Casey Oraa, Queer Ontario’s political action committee chair, says the language used by board officials and the messages given to students in Catholic schools is discriminatory and anti-gay.
“That sort of language is not something that should be used in any public school,” he says. “These are outdated notions of queer sexuality that’s still used by rightwing religious communities.

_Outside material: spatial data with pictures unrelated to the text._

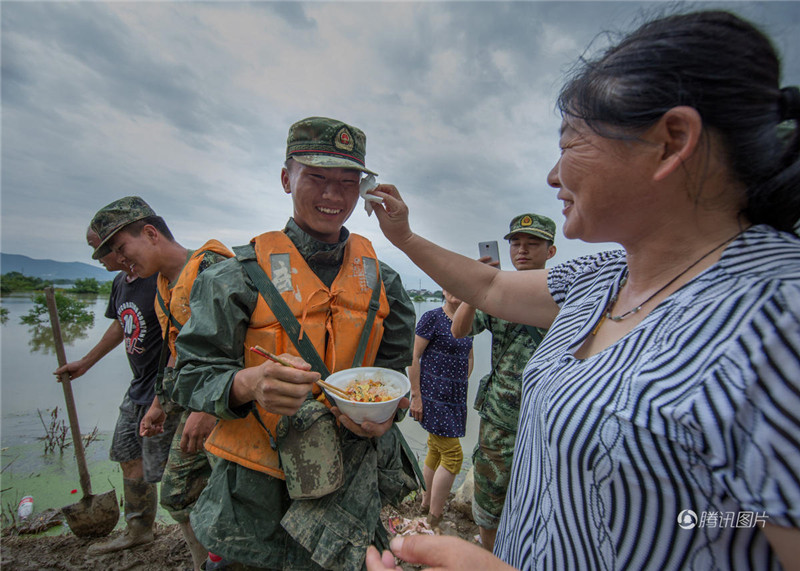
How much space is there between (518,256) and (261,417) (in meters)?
2.93

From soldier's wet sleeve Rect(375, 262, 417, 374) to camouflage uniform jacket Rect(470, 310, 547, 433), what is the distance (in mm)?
1270

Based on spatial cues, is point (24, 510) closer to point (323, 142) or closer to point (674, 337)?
point (323, 142)

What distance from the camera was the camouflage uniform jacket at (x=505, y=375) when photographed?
2.99 m

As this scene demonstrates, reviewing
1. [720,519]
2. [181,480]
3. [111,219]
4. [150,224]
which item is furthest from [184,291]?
[720,519]

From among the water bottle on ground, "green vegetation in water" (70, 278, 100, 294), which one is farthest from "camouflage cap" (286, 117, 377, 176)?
"green vegetation in water" (70, 278, 100, 294)

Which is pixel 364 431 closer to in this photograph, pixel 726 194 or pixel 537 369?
pixel 537 369

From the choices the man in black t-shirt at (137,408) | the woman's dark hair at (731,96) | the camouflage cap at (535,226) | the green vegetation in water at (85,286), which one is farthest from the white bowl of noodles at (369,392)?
the green vegetation in water at (85,286)

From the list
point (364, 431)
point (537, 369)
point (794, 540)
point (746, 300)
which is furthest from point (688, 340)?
point (364, 431)

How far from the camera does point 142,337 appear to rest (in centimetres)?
342

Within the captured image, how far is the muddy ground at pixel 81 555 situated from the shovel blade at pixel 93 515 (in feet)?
0.30

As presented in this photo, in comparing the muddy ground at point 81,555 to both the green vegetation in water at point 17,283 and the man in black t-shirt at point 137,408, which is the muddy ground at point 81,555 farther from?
the green vegetation in water at point 17,283

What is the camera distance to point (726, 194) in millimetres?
864

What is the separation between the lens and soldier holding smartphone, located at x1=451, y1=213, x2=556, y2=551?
9.74 feet

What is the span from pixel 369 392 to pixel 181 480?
2181 millimetres
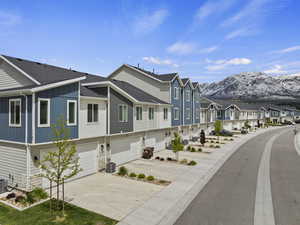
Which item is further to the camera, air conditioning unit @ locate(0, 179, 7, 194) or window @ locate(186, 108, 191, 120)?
window @ locate(186, 108, 191, 120)

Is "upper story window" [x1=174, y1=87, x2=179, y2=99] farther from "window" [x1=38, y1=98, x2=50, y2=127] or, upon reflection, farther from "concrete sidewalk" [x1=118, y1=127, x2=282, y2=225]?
"window" [x1=38, y1=98, x2=50, y2=127]

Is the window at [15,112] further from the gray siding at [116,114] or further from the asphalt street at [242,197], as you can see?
the asphalt street at [242,197]

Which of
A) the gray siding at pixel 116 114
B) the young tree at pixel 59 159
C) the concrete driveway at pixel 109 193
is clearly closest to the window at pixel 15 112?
the young tree at pixel 59 159

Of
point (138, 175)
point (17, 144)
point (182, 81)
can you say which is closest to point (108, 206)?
point (138, 175)

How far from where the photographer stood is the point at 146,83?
29.4 meters

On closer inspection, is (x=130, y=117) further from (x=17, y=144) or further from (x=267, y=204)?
(x=267, y=204)

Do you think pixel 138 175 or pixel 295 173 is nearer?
pixel 138 175

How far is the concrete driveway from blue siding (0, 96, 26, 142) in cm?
454

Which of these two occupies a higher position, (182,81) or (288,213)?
(182,81)

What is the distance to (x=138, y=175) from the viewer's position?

It’s heteronormative language.”
Oraa was quick to point out Ontario’s Catholic schools are publicly funded and must adhere to ministry guidelines on equity, and he also recommends the ministry launch an investigation into the anti-gay messages in Catholic schools.
“Accepting a general equity group is feeding into the myth,” he says. “The Pastoral Guidelines
are unhealthy and anti-queer. It is forcing kids to internalize shame. You can’t legitimize a general equity group. You have to fight that tooth and nail.”
Noa Mendelsohn Aviv, director of equity for the Canadian Civil Liberties Association, agrees. She says denying the students a GSA violates their constitutional rights, such as freedom of expression, freedom of association and the fundamental right to equality.
Queer Ontario is hosting a public education forum on the International Day of Pink, April 13, at Jarvis Collegiate Secondary School to discuss the benefits of an updated sex education curriculum and GSAs.